## Selected text
* * * *

Peck said it is important for judges to hold lawyers’ feet to the fire as they teach computers to search for responsive documents, saying that, all too often, “the way lawyers choose keywords is the equivalent of the child’s game of ‘Go Fish,’” and keyword searches alone “usually are not very effective.”

Scheindlin said, “In short, a review of the literature makes it abundantly clear that a court cannot simply trust the defendant agencies’ unsupported assertions that their lay custodians have designed and conducted a reasonable search.”

But in this case, the largest FOIA search in the history of ICE and a huge search for both DHS and the FBI, Scheindlin said it would be wasteful to repeat “vast swaths of the search in order to ensure adequacy.”

“Rather than fully revisit old searches, the parties will need to work cooperatively to design and execute a small number of new, targeted searches,” the judge said. “Custodians who should have searched their records but did not will need to conduct complete searches; this order requires the defendants to do no more than they should have to comply with FOIA initially.”

Furthermore, she said, custodians who did searches but “failed to provide the Court with any details about those searches will also need to conduct new, fully-documented searches; so will a smaller sample of the custodians who listed the search terms but provided no evidence about the efficacy of those terms.”

She said the parties must agree on “search terms and protocols— and, if necessary, testing to evaluate and refine those.”

Opinion Followed Closely

David Kearney, director of technology services at Pittsburgh-based Cohen & Grigsby, who is not involved in the case, told Law Technology News, a Law Journal affiliate, that Scheindlin’s opinions on best practices and the evolution of e-discovery are followed closely.

“Judge Scheindlin’s decision speaks directly to the fundamentals of standard e-discovery practices. Her strong emphasis that all parties must collaborate, cooperate and keep complete documentation on how decisions and results are developed and achieved is the core of basic e-discovery best-practices,” Kearney said. “This cannot be an optional practice. It is critical to show how work, in this case searches, was performed and by whom when the work surrounding electronically stored information is ever challenged. Transparency regarding search criteria, preservation, collection, processing, etc., is key to balancing the merits of a case.”

* * * *

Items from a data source
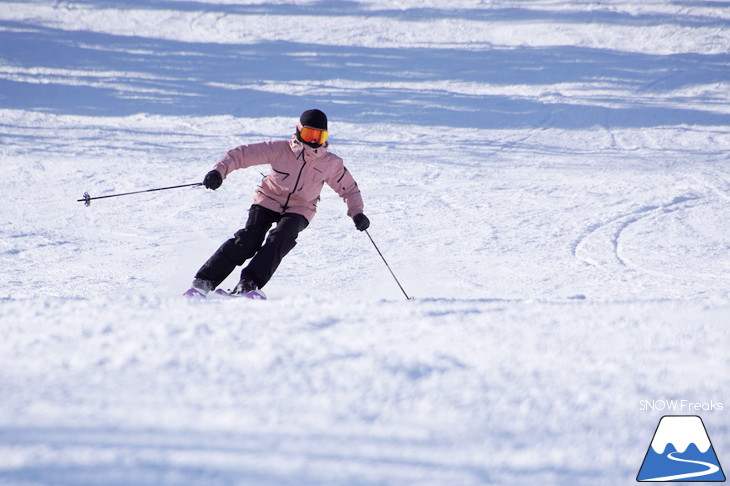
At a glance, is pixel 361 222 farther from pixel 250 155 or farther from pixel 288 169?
pixel 250 155

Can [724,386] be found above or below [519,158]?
below

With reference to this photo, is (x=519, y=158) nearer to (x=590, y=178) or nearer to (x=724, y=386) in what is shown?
(x=590, y=178)

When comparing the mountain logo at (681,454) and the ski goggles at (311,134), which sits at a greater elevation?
the ski goggles at (311,134)

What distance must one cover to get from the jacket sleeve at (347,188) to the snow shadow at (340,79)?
6.65 metres

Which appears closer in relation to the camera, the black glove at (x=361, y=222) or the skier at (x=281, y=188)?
the skier at (x=281, y=188)

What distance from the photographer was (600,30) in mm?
16562

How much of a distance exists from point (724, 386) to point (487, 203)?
578 centimetres

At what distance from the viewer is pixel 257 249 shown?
13.6 ft

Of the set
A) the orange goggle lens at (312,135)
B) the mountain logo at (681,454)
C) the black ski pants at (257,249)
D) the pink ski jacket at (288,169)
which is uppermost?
the orange goggle lens at (312,135)

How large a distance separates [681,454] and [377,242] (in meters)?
4.90

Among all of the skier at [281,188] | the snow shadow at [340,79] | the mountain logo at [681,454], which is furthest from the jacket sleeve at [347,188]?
the snow shadow at [340,79]

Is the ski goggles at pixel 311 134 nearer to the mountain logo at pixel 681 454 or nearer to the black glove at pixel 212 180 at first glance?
the black glove at pixel 212 180

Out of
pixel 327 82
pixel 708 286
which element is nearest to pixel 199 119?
pixel 327 82

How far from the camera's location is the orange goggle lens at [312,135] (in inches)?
167
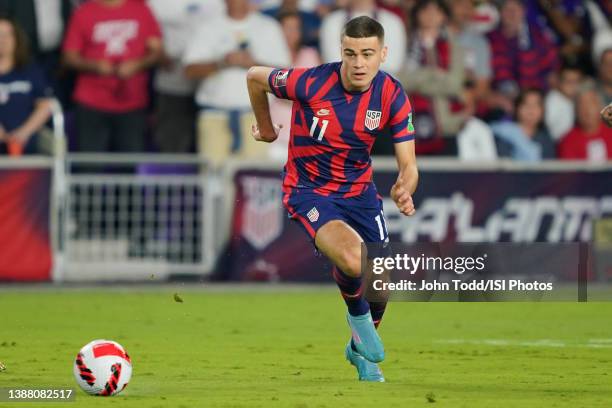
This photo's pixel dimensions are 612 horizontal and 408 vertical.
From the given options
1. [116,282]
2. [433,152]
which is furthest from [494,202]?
[116,282]

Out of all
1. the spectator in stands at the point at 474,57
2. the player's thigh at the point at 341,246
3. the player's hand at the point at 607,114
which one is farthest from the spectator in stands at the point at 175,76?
the player's hand at the point at 607,114

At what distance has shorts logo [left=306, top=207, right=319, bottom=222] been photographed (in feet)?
30.2

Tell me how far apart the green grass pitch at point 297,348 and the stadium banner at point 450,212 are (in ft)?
1.64

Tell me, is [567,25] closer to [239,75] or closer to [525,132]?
[525,132]

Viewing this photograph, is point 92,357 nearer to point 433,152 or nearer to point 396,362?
point 396,362

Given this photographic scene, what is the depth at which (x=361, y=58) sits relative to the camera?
8.95 meters

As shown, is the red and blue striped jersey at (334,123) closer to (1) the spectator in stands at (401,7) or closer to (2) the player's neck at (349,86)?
(2) the player's neck at (349,86)

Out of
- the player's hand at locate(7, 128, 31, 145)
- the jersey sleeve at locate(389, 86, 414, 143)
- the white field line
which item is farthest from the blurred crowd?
the jersey sleeve at locate(389, 86, 414, 143)

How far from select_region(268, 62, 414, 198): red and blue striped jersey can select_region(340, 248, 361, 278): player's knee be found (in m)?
0.68

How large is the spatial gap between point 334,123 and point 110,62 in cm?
776

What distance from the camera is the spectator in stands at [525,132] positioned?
1775cm

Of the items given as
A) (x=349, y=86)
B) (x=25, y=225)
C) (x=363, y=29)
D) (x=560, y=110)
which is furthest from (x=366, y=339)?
(x=560, y=110)

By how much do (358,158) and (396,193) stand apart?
1.19 metres

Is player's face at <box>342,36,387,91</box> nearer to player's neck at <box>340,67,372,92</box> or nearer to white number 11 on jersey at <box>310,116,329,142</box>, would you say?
player's neck at <box>340,67,372,92</box>
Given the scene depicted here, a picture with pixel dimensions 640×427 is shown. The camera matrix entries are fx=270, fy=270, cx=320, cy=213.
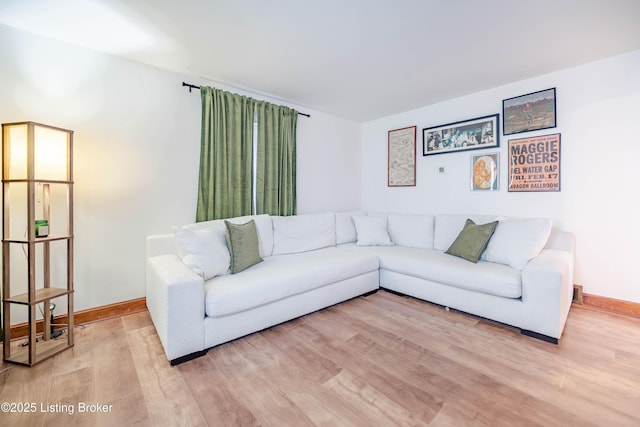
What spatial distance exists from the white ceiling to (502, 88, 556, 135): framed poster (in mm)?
233

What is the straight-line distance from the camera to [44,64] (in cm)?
214

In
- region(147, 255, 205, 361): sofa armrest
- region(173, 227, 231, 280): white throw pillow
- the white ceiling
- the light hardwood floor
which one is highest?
the white ceiling

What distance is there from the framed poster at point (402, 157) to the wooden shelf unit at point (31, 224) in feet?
12.3

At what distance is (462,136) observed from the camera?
3.47m

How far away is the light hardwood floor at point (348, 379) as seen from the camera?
1340 millimetres

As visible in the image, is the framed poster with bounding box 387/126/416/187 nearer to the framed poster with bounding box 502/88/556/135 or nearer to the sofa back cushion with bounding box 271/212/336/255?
the framed poster with bounding box 502/88/556/135

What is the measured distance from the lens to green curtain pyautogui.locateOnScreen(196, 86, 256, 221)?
2877mm

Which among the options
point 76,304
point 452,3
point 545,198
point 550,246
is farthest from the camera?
point 545,198

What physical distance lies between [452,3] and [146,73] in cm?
266

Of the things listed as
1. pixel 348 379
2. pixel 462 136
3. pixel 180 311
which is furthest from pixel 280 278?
pixel 462 136

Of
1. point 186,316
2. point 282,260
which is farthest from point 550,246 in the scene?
point 186,316

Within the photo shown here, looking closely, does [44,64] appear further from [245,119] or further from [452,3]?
[452,3]

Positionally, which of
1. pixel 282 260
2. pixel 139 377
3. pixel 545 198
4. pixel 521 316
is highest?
pixel 545 198

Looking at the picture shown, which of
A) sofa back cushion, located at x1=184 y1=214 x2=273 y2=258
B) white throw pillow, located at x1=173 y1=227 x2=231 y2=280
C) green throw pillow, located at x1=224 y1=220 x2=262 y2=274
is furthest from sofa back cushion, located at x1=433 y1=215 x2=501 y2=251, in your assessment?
white throw pillow, located at x1=173 y1=227 x2=231 y2=280
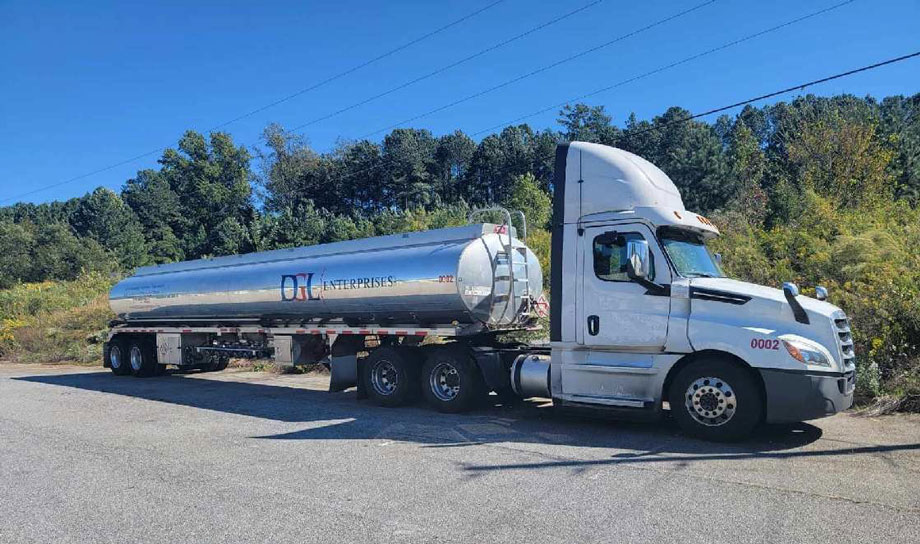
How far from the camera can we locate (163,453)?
789cm

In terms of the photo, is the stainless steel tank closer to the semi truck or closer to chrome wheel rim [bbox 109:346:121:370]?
the semi truck

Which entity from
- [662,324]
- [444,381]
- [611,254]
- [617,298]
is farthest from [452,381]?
[662,324]

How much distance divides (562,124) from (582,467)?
7431 cm

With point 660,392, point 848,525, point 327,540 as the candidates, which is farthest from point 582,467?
point 327,540

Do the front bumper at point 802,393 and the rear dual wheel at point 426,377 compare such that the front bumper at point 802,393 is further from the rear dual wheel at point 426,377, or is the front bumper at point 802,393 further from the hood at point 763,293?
the rear dual wheel at point 426,377

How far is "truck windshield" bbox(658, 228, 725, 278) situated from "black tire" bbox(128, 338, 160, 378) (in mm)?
14372

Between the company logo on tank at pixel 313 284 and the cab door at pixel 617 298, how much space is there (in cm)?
334

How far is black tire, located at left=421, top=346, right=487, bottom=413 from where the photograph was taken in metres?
9.91

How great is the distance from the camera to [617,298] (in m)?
8.48

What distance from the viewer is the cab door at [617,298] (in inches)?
322

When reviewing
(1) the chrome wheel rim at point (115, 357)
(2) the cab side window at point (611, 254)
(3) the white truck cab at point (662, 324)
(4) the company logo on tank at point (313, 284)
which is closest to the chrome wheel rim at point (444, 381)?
(3) the white truck cab at point (662, 324)

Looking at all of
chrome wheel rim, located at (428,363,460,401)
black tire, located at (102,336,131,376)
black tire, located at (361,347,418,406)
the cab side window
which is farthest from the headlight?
black tire, located at (102,336,131,376)

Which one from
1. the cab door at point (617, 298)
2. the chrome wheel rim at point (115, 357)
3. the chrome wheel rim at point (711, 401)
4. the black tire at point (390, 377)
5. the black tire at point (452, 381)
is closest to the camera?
the chrome wheel rim at point (711, 401)

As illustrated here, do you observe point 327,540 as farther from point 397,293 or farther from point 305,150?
point 305,150
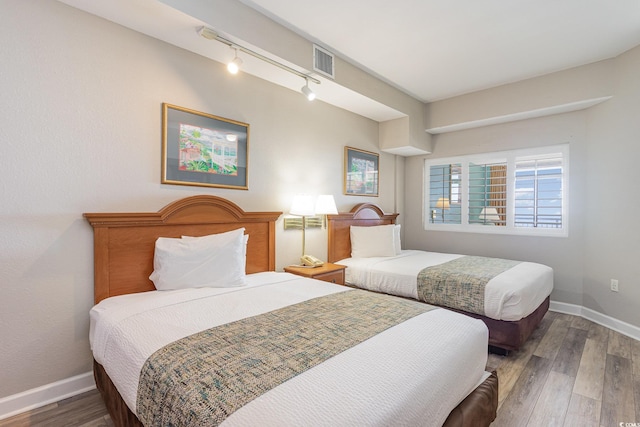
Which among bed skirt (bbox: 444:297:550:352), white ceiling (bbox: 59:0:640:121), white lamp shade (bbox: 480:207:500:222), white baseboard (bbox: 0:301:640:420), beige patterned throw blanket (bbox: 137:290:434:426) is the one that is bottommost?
white baseboard (bbox: 0:301:640:420)

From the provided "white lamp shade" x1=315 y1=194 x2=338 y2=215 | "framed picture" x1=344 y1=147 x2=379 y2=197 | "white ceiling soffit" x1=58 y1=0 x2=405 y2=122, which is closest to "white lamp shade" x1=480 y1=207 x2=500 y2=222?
"framed picture" x1=344 y1=147 x2=379 y2=197

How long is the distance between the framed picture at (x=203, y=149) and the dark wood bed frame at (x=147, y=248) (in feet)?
0.68

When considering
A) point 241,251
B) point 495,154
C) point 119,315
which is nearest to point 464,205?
point 495,154

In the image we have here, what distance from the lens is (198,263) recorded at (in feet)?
7.25

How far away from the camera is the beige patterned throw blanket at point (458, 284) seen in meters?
2.61

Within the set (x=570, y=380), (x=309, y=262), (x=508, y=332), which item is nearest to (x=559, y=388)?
(x=570, y=380)

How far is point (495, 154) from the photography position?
13.5 ft

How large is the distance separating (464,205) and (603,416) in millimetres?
2966

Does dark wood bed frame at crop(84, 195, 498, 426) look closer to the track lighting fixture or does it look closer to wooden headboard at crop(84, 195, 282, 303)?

* * * *

## The task
Resume the article on Judge Scheindlin's FOIA search ruling, picking up right after Kearney's remarks.

## Exercise answer
Sonia Lin and Peter Markowitz represent the Immigration Justice Clinic.

Lin said the opinion provides a road map in a still-developing area of the law, especially in the context of FOIA.

“There was not a whole lot of case law in terms on what agencies’ obligations are and what constitutes an adequate search when you are dealing with a lot of electronically-stored information under FOIA,” Lin said. “There wasn’t a lot of guidance and Judge Scheindlin really filled a void in this area.”

Anthony Diana, Therese Craparo, Jeremy Schildcrout and Bridget Kessler of Mayer Brown represented the National Day Laborer Organizing Network.

Diana said he doubted that predictive coding would work in this context.

“You have to have the right environment for it to be effective and it’s not clear to me that predictive coding would work where you have so many different data sources,” Diana said.

In any event, Diana said, it’s too late in the game to start with predictive coding, and the plaintiffs were happy with the remedy ordered by the judge.

“The government had taken a hard-line position generally that they did not have to share with us how they were searching for documents or how they were collecting documents until the summary judgment stage, when they had to submit adequacy of search declarations,” he said.

Diana said the judge’s remedy should help bring some focus to the litigation. He said an earlier order by the judge sent the parties into mediation to agree on search terms and the prioritizing of production for a final document production list.

“It worked out quite well and this new remedy is sort of built on that,” he said.

Sunita Patel and Ghita Schwarz represent the Center for Constitutional Rights.

Assistant U.S. Attorneys Christopher Connolly, Joseph Cordaro and Ellen London represent the government.